Sheet-pile walls are widely used for both large and small waterfront structures, ranging from small pleasure-boat launching facilities to large dock structures where ocean-going ships can take on or unload cargo. A pier jutting into the harbor, consisting of two rows of sheet piling to create a space between that is filled with earth and paved, is a common construction.
Sheet piling is also used for beach erosion protection; for stabilizing ground slopes, particularly for roads; for shoring walls of trenches and other excavations; and for cofferdams. When the wall is under about 3 m in height it is often cantilevered; however, for larger wall heights it is usually anchored using one or more anchors. The resulting wall is termed an anchored sheet-pile wall or anchored bulkhead.
Sheet pile wall types:
1. Wooden sheet piles
2. Steel sheet piles
4. Light-gauge aluminium sheet piles
5. Vinyl sheet piles
6. Fiberglass sheet piles
In the construction of sheet-pile walls, the sheet pile may be driven into the ground and then the backfill placed on the land side, or the sheet pile may first be driven into the ground and the soil in front of the sheet pile dredged. In either case, the soil used for backfill behind the sheet-pile wall is usually granular. The soil below the dredge line may be sandy or clayey.
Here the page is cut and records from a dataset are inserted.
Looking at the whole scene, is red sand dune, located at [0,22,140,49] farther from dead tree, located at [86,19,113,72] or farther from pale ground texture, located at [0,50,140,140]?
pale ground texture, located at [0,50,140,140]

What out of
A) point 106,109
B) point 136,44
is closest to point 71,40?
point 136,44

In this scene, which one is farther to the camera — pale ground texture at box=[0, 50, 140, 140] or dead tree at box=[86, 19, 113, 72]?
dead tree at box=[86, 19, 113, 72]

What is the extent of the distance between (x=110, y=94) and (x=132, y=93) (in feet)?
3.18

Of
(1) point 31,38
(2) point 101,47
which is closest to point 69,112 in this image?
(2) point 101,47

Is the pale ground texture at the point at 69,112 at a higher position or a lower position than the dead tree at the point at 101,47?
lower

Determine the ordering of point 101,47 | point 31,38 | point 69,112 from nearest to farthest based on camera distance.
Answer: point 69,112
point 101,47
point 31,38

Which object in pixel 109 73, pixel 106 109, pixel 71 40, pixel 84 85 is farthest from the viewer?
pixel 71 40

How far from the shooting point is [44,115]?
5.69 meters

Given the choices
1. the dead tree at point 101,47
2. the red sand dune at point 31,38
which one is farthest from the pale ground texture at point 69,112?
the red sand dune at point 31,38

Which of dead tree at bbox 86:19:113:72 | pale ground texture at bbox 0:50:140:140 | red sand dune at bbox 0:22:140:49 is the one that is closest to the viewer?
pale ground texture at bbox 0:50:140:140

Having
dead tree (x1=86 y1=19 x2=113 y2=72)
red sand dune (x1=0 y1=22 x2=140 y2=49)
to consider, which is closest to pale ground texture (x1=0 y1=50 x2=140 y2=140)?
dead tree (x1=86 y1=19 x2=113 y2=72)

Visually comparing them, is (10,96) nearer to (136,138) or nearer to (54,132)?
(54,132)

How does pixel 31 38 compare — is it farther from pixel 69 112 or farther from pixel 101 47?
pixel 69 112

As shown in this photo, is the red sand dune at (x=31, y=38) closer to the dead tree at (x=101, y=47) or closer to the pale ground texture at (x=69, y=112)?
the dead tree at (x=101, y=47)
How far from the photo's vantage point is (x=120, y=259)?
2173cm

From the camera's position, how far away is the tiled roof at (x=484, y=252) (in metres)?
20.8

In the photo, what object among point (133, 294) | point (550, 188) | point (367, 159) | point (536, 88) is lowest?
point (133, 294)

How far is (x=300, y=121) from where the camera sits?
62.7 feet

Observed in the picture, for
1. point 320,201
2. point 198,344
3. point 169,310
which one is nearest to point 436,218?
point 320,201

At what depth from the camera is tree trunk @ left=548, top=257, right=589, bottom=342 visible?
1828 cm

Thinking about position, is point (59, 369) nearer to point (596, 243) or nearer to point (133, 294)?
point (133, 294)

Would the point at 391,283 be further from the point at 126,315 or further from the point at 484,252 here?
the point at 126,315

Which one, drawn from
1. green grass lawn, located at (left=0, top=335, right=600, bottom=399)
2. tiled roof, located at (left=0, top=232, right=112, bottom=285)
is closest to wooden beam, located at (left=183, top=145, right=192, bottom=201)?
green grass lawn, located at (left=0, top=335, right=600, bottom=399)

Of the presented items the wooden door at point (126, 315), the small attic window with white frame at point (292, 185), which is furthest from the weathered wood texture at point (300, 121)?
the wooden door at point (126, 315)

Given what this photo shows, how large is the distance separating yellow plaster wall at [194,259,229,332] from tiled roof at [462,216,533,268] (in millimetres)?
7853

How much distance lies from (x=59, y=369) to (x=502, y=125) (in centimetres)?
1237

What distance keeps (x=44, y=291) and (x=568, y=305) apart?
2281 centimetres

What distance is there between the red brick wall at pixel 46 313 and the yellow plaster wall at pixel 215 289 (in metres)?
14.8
The surface of soil on the water side is referred to as the mud line or dredge line.
Steel sheet piling is the most common because of several advantages over other materials:
1. Provides high resistance to driving stresses.
2. Light weight
3. Can be reused on several projects.
4. Long service life above or below water with modest protection.
5. Easy to adapt the pile length by either welding or bolting
6. Joints are less apt to deform during driving.